C’est quand même à l’extrême limite de l’indécence que de vouloir consacrer notre couverture aux produits de luxe (voir dossier pp. 44-71). Il y a de quoi s’autoflageller devant cette marque de lèse-dette, alors que des hautement responsables se tuaient dans le froid parisien pour nous assurer juste de quoi nous faire subsister jusqu’à la prochaine traite avant la venue de l’huissier compétent en matière de saisie de la frivolité des nations.
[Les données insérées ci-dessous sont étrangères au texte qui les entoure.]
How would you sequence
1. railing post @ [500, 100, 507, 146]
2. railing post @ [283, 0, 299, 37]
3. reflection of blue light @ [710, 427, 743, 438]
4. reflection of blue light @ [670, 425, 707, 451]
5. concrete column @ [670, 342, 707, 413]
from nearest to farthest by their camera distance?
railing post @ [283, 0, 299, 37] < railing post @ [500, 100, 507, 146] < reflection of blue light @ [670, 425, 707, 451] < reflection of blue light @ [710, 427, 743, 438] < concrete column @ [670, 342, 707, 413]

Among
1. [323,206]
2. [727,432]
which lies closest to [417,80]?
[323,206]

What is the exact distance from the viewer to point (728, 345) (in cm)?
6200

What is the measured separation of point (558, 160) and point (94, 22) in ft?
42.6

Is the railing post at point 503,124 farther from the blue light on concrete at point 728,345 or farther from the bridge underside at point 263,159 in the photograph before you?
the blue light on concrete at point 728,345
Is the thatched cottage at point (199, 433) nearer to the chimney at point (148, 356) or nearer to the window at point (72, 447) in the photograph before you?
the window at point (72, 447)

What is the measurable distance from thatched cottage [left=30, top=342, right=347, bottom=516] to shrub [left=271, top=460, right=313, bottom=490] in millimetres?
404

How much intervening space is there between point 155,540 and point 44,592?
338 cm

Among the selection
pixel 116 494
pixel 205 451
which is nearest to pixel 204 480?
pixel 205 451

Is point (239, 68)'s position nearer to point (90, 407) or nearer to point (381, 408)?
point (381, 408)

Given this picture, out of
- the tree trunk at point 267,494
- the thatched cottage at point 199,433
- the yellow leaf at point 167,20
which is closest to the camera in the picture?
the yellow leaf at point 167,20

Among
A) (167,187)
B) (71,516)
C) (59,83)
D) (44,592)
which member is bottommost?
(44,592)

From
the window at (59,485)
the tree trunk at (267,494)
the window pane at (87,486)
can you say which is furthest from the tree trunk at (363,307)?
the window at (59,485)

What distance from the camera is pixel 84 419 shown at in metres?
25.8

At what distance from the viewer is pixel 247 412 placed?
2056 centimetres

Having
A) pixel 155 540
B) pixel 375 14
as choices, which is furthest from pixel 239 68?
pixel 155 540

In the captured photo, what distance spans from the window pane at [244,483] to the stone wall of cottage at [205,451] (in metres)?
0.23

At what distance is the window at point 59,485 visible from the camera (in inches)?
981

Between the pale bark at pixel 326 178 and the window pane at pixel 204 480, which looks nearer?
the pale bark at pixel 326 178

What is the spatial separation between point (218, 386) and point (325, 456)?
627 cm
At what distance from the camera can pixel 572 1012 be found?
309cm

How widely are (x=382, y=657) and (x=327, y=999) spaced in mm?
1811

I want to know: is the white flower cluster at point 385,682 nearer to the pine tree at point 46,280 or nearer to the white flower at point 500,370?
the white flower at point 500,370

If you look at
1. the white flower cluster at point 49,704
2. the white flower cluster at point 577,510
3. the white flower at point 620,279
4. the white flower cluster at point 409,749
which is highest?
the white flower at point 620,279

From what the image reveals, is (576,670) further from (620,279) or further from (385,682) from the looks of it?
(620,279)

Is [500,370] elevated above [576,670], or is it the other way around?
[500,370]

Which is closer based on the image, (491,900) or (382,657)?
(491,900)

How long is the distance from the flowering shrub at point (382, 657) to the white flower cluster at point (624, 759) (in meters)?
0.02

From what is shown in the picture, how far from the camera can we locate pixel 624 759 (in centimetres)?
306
Mais en attendant de pouvoir disposer librement de ces 3 milliards durement gagnés, chacun y va de ses propres fantasmes de shopping luxurieux au-delà des boutiques griffées et autres feux d’artifice des quartiers à 10 000 $ le m2. Avec cette manne, il y aura de quoi déposer des milliers de listes de mariage de raison, de gaspillages très administratifs, de concubinages en haut lieu et de funestes montages addoumiens – sans que cela rime nécessairement, comme la phrase pourrait le suggérer, avec un quelconque bon ménage national.
C’est plutôt un manège haut en couleur, agrémenté à l’occasion par les grands crus du pays. Un peu comme la “route des vins”, que nos producteurs vinicoles ont inventée pour guider les égarés de la République vers des contrées plus accueillantes et, par définition, nettement plus vaporeuses (voir dossier pp. 80-93). Il s’agit de “la part des anges”, disent les poètes en parlant de la senteur qui s’échappe d’un vieux millésime, à l’ouverture du bouchon. C’est quand même mieux que le sexe des anges, encore hésitant, ou de la patience d’ange, dont nous sommes des spécialistes honoris causa.
Patience récompensée, puisque la pêche en eau trouble de la Seine fut en fin de compte assez poissonneuse, encore qu’on nous a lessivés en douce pour notre façon pusillanime de nous renvoyer constamment, l’un à l’autre, la patate chaude des réformes, laquelle, 10 ans et 100 fois “allons-y” plus tard, nous a catapultés à 5 000 km avec des crayons de couleur à la main, écrivant 100 fois “peux mieux faire”, jurant nos 18 grands dieux respectifs, par ordre d’importance communautaire, que nous ferons tout ce qui est impossible à faire. Et l’impossible, on serait tenté de l’emprunter à Clemenceau à travers sa célèbre diatribe française : «C’est un pays extrêmement fertile : on y plante des fonctionnaires et il y pousse des impôts». Sauf que personne n’a osé, depuis, reprendre cet adage. Car, entre-temps, le Clemenceau a été réincarné en porte-avions. Ça lui apprendra à jouer le visionnaire mondial.